2) the 10V could actually be zero on that circuit, with bleed-over from interconnected wiring, from some low voltage device - some electronic devices and some chargers and plug strips and UPS devices sometimes bleed some different voltage in neutral than ground during use, as can MOV surge protectors. Commonly from 2.5-12V. Generally shows up in buildings where the neutral and ground are not interconnected at the panel, but very low amperage voltage diffferences like that can persist in a circuit even if its breaker is off.
3) the 10V could also be poor calibration of the meter or weak battery in the meter - check with the electrodes a couple of feet apart across a piece of non-electrified metal like a metal tabletop or metal trim or such - if it does not read zero that could be the issue.
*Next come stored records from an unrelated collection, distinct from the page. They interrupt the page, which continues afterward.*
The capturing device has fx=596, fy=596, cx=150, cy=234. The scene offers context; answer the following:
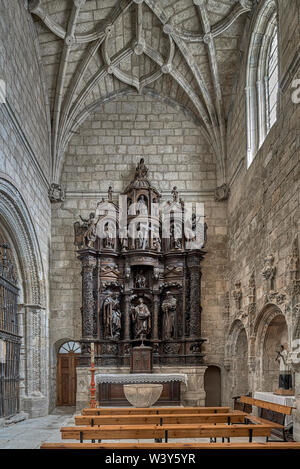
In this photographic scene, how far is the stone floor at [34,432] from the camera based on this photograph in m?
9.50

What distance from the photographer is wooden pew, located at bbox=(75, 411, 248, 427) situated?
8.02 meters

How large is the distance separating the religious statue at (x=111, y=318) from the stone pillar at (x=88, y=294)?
33cm

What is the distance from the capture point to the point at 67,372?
15.6m

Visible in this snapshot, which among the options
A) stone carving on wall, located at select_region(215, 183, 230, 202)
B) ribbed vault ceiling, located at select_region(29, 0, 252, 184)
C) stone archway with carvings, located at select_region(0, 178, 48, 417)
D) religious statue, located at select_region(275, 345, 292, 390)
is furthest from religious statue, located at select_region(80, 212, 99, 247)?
religious statue, located at select_region(275, 345, 292, 390)

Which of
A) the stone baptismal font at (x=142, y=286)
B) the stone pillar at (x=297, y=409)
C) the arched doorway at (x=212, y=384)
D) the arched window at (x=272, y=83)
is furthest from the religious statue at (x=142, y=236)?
the stone pillar at (x=297, y=409)

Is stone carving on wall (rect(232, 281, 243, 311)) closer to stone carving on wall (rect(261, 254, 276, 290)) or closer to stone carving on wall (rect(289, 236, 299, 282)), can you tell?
stone carving on wall (rect(261, 254, 276, 290))

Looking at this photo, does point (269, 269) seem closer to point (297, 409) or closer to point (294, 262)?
point (294, 262)

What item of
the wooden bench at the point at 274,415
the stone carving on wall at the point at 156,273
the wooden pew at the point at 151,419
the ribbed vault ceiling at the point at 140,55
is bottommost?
the wooden bench at the point at 274,415

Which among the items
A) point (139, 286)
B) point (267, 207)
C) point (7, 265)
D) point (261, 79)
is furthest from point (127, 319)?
point (261, 79)

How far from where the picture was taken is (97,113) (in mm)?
16891

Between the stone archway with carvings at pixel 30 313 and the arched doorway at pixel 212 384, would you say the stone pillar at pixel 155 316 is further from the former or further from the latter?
the stone archway with carvings at pixel 30 313

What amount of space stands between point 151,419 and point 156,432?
1168 mm

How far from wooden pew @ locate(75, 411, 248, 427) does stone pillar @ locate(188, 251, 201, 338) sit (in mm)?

4) I would check polarity, as other comment said - might be you have a polarity issue which is confusing the GFCI breaker. Or, it is as simple as one device is loading the circuit so heavily (maybe due to bad wiring that is not connected till something is plugged in) that adding a second one is just tripping the breaker because of excess current draw. This migiht mean disconnecting the wires at the panel, then doing a full continuity trace along the length of the circuit, tracing all wires and ensuring there is no cross-connection (without any loads on the circuit) between live, neutral, and grounds (though depending on your house wiring scheme, neutral and ground may be joined at individual boxes, rather than just at the panel). Also - remember seeing some GFCI/AFCI's which checked not only that the power passing through live wire matched that in the neutral, but also checked that the ground was not carrying juice - so if that is the case an interconnected neutral and ground can confuse it.
5) Defective GFCI - I have seen them (especially electronic ones) do some pretty unusual things - and some pretty impressive fireworks when they short out internally.